Os aspectos messiânicos de realeza e redenção de José prefiguram Jesus Cristo que, como Rei dos reis e Senhor dos senhores (I Tm 6.15) é o Salvador do mundo (Jo 4.42; I Jo 4.14). A realeza é a base da redenção de povos e reinos. E José, como pessoa real, salvou a povos e reinos inteiros do colapso da fome e da miséria. José foi o "pão da vida" do mundo antigo; Jesus Cristo é o nosso "pão da vida" (Jo 6.48) e de todo aquele que nEle crê. José os alimentou materialmente; Jesus nos alimenta espiritualmente e também nos sustenta com o pão nosso de cada dia.

José, cujo nome significa aquele que faz aumentar foi, na verdade, o instrumento de Deus para preservar e aumentar o Seu povo. Jesus, cujo nome significa Salvador, "salvará o seu povo dos pecados deles" (Mt 1.21). De tudo que podemos aprender de José o que fica são suas lições práticas para a vida cristã. Considerando que José viveu cerca de 1600 anos antes de Cristo, ele antecipou para nós o verdadeiro sentido do adjetivo que qualifica alguém como cristão ou semelhante a Cristo.

José, em uma atitude verdadeiramente cristã, soube deixar com Deus a ofensa de seus irmãos (v19) porque aprendeu a ver o propósito divino na maldade dos mesmos (v20); e além de tudo isto, perdoou não apenas com palavras, mas em demonstração prática de perdão (v21). Em outras palavras, José praticara o que Cristo ensinaria futuramente (Mt 18.35): perdoou "do coração (VRC) ou "do íntimo" (VRA) a seus irmãos.

Eis aí um típico cristão no Antigo Testamento, com o qual o cristão do novo milênio deveria aprender e a ele imitar.

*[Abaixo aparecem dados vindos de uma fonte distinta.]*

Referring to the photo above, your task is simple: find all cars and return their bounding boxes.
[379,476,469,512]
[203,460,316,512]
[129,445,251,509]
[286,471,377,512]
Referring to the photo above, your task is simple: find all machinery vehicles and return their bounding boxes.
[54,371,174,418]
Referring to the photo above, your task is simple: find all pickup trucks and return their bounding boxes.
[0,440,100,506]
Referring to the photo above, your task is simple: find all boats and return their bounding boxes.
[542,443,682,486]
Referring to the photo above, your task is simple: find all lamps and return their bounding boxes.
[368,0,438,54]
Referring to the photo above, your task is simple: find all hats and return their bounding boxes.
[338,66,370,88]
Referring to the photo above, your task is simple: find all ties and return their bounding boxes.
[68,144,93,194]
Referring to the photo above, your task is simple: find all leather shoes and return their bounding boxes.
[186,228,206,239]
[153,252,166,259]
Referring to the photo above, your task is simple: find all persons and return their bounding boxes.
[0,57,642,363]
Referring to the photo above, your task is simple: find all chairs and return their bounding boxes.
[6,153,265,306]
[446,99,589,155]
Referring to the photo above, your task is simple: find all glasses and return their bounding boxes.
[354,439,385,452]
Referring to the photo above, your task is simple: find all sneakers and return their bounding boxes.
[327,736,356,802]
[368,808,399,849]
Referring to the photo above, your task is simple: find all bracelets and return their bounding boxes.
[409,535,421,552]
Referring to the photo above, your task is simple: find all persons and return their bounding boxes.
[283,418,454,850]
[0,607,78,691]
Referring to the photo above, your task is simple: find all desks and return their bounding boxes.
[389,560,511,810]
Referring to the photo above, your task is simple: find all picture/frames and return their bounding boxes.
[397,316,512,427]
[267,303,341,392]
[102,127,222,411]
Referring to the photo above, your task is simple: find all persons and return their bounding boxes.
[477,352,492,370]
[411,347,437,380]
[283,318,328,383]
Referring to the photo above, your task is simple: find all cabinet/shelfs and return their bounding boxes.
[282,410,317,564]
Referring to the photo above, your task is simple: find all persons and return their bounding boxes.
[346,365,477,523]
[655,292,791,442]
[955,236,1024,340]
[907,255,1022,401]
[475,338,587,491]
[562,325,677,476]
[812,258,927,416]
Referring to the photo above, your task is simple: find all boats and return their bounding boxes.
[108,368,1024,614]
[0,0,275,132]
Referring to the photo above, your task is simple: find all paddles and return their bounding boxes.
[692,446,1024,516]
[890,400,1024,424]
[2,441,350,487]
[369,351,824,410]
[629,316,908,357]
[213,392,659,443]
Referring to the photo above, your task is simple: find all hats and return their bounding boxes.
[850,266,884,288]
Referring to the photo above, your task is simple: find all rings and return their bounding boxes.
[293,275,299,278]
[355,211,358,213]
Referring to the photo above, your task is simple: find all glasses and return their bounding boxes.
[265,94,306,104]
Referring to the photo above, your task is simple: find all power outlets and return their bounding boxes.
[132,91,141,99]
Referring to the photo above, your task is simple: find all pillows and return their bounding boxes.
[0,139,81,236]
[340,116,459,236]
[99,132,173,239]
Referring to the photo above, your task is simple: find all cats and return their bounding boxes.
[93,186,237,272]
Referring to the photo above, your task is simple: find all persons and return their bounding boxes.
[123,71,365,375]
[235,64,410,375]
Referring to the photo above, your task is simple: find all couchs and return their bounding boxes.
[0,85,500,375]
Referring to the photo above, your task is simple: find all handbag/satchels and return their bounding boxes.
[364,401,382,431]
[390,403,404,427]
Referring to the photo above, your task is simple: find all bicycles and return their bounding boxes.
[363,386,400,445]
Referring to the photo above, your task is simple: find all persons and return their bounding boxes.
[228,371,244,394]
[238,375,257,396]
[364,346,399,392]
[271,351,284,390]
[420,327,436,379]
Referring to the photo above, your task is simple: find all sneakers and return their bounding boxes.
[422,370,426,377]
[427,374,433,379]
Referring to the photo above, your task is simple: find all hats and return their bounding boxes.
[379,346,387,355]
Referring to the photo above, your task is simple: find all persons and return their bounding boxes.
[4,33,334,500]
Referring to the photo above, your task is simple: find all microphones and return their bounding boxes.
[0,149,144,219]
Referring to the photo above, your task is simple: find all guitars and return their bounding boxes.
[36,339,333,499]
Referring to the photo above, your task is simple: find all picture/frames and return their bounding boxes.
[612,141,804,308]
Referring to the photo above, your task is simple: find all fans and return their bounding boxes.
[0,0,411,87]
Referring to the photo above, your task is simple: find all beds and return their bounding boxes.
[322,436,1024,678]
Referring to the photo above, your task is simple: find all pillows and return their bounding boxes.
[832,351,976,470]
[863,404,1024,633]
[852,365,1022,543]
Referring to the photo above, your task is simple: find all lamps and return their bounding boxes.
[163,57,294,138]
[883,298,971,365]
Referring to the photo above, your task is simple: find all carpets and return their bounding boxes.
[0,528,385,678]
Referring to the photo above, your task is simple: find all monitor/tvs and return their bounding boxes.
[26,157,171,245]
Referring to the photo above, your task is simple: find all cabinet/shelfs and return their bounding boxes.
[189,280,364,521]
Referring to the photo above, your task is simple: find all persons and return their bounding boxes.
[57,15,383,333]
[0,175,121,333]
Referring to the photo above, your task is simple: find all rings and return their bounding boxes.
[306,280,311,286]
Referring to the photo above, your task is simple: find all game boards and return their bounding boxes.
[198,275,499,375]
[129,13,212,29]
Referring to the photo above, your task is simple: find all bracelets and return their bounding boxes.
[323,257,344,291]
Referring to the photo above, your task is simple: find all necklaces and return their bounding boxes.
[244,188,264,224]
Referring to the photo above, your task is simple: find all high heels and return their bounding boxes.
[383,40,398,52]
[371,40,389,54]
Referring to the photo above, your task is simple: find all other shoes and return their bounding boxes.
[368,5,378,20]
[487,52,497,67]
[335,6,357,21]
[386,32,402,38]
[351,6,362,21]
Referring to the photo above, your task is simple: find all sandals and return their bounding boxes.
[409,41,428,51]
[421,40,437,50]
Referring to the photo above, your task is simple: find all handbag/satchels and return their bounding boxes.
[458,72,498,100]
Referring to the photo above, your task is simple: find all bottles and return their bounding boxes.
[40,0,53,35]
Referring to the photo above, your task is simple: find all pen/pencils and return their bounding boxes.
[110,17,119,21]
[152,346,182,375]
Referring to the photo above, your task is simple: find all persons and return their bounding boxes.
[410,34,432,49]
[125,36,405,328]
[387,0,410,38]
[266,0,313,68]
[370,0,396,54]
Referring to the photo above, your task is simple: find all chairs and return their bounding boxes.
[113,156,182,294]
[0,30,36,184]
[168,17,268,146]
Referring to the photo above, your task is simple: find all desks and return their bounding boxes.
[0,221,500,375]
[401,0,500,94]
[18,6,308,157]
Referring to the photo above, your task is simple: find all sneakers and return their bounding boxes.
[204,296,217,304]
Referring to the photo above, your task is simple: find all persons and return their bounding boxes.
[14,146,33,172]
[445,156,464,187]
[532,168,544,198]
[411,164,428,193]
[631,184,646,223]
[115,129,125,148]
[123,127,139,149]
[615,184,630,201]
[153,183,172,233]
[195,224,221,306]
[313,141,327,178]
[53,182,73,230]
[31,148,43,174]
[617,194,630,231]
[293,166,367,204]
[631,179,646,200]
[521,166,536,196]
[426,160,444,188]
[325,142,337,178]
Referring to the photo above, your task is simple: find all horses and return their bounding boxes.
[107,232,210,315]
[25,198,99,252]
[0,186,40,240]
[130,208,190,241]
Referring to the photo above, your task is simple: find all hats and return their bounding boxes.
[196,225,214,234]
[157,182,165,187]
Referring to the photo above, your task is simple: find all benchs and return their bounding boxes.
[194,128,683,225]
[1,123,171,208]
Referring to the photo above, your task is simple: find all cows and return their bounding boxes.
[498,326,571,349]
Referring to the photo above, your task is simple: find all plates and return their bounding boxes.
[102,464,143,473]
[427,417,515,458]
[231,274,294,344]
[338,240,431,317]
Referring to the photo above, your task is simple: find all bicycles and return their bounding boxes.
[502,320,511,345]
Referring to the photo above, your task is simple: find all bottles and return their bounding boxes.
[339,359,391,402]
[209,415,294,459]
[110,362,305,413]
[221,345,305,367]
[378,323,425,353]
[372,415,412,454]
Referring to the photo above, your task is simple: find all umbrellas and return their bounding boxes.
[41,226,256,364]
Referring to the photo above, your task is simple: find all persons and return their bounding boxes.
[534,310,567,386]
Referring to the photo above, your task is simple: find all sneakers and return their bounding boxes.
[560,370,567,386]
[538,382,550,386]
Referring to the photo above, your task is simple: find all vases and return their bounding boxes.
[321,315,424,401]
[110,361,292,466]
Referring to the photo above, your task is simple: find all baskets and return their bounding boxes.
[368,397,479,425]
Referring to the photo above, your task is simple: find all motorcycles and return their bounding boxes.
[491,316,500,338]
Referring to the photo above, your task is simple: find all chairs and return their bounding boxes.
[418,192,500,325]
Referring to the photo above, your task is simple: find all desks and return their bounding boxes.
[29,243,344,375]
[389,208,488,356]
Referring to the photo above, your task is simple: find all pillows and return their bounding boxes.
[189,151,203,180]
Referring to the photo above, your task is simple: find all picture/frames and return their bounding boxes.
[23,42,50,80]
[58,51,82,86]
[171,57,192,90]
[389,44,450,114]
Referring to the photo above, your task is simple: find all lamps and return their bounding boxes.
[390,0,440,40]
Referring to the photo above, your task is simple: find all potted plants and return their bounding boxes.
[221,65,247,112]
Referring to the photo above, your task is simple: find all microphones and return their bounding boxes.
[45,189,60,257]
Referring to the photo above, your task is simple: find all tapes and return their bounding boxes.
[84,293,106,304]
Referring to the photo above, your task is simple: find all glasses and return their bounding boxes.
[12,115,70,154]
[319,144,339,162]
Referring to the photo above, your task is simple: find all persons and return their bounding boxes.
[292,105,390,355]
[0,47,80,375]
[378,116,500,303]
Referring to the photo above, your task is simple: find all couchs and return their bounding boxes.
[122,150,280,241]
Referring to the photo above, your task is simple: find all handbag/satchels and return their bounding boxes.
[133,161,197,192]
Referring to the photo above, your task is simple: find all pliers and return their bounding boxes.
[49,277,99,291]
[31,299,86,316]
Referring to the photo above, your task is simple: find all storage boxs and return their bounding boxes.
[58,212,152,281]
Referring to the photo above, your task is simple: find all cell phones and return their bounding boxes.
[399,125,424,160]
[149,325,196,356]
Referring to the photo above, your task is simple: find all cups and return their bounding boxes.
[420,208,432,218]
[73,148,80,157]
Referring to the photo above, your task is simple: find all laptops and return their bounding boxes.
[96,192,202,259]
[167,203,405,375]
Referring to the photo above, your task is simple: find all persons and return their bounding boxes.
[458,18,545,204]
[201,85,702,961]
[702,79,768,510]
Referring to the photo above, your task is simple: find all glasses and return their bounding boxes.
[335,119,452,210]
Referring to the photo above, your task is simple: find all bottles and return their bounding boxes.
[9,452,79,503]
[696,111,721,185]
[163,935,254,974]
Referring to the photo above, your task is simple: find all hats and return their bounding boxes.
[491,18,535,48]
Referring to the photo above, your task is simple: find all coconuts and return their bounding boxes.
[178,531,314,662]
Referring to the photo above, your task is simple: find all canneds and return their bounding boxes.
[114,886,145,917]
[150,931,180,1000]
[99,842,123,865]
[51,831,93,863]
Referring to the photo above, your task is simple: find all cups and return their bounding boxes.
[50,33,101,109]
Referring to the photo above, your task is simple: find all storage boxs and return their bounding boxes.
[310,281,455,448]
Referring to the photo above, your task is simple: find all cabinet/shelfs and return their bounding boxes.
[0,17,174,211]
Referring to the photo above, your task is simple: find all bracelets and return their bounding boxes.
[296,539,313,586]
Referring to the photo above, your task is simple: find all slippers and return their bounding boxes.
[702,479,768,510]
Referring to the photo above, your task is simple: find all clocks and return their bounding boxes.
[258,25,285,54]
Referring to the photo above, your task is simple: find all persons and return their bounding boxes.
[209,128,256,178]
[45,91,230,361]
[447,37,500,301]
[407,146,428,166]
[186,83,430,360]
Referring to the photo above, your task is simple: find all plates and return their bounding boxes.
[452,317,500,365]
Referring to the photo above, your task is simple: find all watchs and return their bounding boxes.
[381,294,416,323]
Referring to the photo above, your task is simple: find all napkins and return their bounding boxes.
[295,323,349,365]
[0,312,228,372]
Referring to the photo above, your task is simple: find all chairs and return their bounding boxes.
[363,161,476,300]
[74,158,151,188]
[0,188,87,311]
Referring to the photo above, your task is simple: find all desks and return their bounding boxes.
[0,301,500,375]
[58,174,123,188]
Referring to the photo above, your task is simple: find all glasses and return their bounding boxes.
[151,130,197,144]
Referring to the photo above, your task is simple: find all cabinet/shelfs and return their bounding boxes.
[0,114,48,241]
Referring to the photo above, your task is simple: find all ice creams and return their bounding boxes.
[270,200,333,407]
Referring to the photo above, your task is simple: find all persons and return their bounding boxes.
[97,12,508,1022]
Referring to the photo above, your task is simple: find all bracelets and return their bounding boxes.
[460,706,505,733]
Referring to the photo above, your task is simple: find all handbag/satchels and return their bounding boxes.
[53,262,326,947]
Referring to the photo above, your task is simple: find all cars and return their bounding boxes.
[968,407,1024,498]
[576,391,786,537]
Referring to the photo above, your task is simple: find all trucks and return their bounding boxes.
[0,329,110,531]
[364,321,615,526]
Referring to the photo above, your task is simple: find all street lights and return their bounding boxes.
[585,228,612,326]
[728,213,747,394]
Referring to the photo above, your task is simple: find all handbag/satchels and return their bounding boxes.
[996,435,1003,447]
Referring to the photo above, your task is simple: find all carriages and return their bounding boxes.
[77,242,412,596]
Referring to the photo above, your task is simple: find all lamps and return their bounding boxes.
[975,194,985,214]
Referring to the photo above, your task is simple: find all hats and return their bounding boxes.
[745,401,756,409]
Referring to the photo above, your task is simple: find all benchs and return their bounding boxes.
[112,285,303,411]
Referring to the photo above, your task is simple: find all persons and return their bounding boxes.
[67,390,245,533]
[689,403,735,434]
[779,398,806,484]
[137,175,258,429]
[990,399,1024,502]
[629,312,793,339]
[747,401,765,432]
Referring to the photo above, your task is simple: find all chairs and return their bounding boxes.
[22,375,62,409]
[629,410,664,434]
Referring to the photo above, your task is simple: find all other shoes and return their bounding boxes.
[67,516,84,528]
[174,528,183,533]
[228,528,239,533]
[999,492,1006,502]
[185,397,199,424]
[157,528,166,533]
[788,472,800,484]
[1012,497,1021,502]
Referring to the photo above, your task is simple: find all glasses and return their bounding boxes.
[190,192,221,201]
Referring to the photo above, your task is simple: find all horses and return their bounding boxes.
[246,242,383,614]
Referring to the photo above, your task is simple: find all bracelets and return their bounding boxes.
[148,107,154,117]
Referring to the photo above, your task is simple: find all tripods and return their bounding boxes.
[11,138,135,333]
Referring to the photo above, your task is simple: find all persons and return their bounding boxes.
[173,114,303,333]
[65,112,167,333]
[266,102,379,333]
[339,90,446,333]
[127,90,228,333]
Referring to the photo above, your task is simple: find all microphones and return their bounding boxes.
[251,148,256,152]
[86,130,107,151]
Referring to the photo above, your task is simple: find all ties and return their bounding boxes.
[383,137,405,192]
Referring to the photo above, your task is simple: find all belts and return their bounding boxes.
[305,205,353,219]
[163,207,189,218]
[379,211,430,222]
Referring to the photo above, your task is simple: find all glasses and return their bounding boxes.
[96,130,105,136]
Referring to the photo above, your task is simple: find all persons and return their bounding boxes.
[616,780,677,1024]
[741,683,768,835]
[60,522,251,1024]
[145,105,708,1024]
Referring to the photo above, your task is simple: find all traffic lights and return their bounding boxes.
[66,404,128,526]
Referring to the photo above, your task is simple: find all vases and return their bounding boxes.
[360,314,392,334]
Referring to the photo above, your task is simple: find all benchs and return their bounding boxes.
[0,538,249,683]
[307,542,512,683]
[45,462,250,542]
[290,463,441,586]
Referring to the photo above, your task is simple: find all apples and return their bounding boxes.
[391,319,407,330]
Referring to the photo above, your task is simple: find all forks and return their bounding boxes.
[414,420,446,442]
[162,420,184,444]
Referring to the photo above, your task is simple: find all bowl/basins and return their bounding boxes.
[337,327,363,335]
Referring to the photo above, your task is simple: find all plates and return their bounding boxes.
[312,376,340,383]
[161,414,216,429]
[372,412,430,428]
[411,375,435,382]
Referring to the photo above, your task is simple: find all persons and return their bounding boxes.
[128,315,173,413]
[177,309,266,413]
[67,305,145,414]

(1.) As túnicas comuns, nos tempos bíblicos, eram sem mangas e desciam até os joelhos. A de José descia até o calcanhar e cobria as mãos.
(2.) Um traje semelhante ao que José ganhou de seu pai é denominado vestimenta real em 2 Sm 13.18.
(3.) Certamente a túnica foi despedaçada (cf Gn 37.33).
(4.) Para outras possíveis interpretações, veja J.F. Exell, The Pulpit Commentary, (Grand Rapids, Michigan, Wm. B. Eerdmans Publishing Co., 1980, Vol. I), p. 539.
(5.) Derek Kidner observa corretamente que "José promete algo mais pessoal do que filantropia" (Gênesis: Introdução e Comentário, São Paulo, Vida Nova/Mundo Cristão, 1988, p. 207).